The question arose what to do if the density of a random variable depends on $(\alpha-x)$ (maybe in some degree) on the interval from 0 to $\alpha$, for example. The likelihood function then turns out to depend on the product of $(\alpha-x)^n$. And when the MLE estimator is set to $\hat\alpha=max(X_i)$, it turns out that the likelihood function is reset to zero. What about the MLE estimator in such cases? For example, if r.v. with density $f(x)=\left ( \frac{2\left ( \alpha -x \right )}{\alpha^2}\right ) if x\in \left [ 0;\alpha \right ]$
or the second example in this message The Doctor (https://math.stackexchange.com/users/165662/the-doctor), Existence of Maximum Likelihood Estimator, URL (version: 2017-10-08): Existence of Maximum Likelihood Estimator
When substituting such an estimator $\hat{\mu}=X_{(1)}$, the likelihood function is equal to 0 too - one of the multipliers, where the minimum member of the sample comes across, resets it. What about this estimation then?

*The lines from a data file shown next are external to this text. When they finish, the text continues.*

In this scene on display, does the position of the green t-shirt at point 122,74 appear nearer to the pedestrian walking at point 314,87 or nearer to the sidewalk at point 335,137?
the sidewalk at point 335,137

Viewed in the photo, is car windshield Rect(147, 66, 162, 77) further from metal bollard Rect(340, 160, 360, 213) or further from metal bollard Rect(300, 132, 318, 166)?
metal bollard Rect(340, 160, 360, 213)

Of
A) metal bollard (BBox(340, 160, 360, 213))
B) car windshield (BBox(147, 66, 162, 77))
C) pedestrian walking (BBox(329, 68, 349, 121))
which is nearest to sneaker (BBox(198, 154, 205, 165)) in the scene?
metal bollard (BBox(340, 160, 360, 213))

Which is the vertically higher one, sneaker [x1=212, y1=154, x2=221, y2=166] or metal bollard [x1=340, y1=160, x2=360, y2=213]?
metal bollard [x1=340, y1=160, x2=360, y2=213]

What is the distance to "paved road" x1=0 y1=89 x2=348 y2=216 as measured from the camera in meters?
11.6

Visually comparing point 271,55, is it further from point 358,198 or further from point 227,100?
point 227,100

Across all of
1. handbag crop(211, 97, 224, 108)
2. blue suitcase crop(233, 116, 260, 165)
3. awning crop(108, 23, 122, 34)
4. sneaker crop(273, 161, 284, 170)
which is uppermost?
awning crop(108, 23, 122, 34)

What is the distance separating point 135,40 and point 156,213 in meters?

In your example, the lileihood is
$$L(X;a)=\frac{2^n}{a^{2n}} \prod_{i=1}^n (a-x_i) [0\le x_i \le a]$$
In terms of the variable $a$, this gives the domain $a \in [\max(x_i), +\infty)$. Inside this domain, $L(X;a)$ is differentiable. Hence, its global maximum is either a critical point inside the domain, or either lies in the extremes. But the latter is not possible, because $L(X; \max(x_i))=0$. Hence we can seek for critical points.
Using the log likelihood, deriving and equating to zero we get the following equation for the critical point(s):
$$ a =\frac{2n}{\sum \frac{1}{a-x_i}} =2\,{\rm Hm}(a-x_i) $$
where $Hm$ denotes the harmonic mean.
This should be solved numerically (inside the domain).